What I once saw as cruelty, I’ve come to understand as emotional immaturity—a kind of developmental arrest. Some people, especially those who grew up in survival mode, never develop the neurological or emotional capacity to be vulnerable, nurturing, or emotionally present.
Research shows that unresolved trauma can freeze parts of the emotional brain, particularly the prefrontal cortex and insula, which are key in empathy, self-reflection, and emotional regulation. If those areas were never activated in his own childhood, then expressing love—especially the kind I needed—may have felt foreign or even threatening to him.
In that sense, he didn’t fail me because he didn’t care.
He failed me because he couldn’t grow beyond his own wounds.
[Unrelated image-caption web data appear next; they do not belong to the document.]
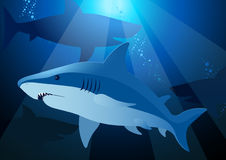 Shark swimming under the sea with sunlight Royalty Free Stock Photography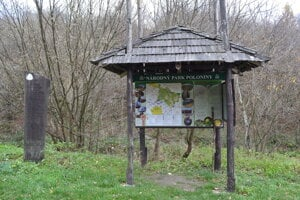 Národný park Poloniny.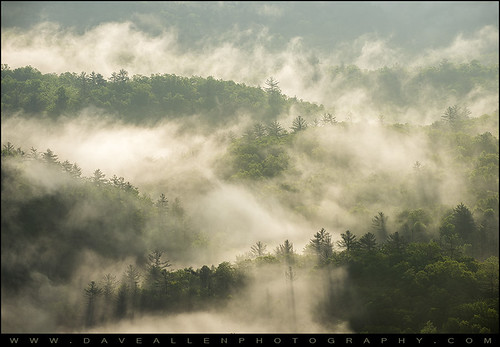 morning trees mist mountains nature fog nc highlands foggy northcarolina rays highlandsnc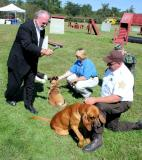 Search Dogs being Blessed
He may have loved me in the only language he knew—providing, fixing things around the house, staying physically present. But emotional love requires a level of vulnerability that some people will never reach.
Grieving the Fantasy, Accepting the Reality
Letting go of the fantasy of the father I wanted was like grieving a death.
Not a physical one—but the death of hope, the death of who I needed him to be.
And in that grief, I created space for something new: self-compassion.
Healing Through Rewiring
Healing isn’t just about insight—it’s about rewiring.
Through neuroplasticity, the brain can change. It learns to regulate through new experiences of safety and emotional honesty. I began reparenting myself—soothing my inner child, speaking kindly to myself, giving myself the love I’d been chasing in others.
I created emotional safety from the inside out.
Every time I said to myself, “You’re allowed to feel this,” I was rebuilding neural pathways in my medial prefrontal cortex—strengthening my capacity for self-love.
And slowly, my nervous system began to calm.
The Liberation of Loving Myself
Today, the ache still lingers. It probably always will. I still feel a sting when I see a father and son connect in a way I never knew. But I no longer chase it.
I no longer abandon myself for crumbs of approval.
I no longer confuse rejection with truth.
I’ve learned that my softness is not weakness—it’s resilience.
That my longing wasn’t shameful—it was sacred.
That my father’s silence said more about his pain than my worth.
He loved me in the only way he knew.
It wasn’t enough. But it was all he had.
And now, I give myself what he couldn’t.
I see me.
I hear me.
I love me.
And for the first time in my life, that’s enough.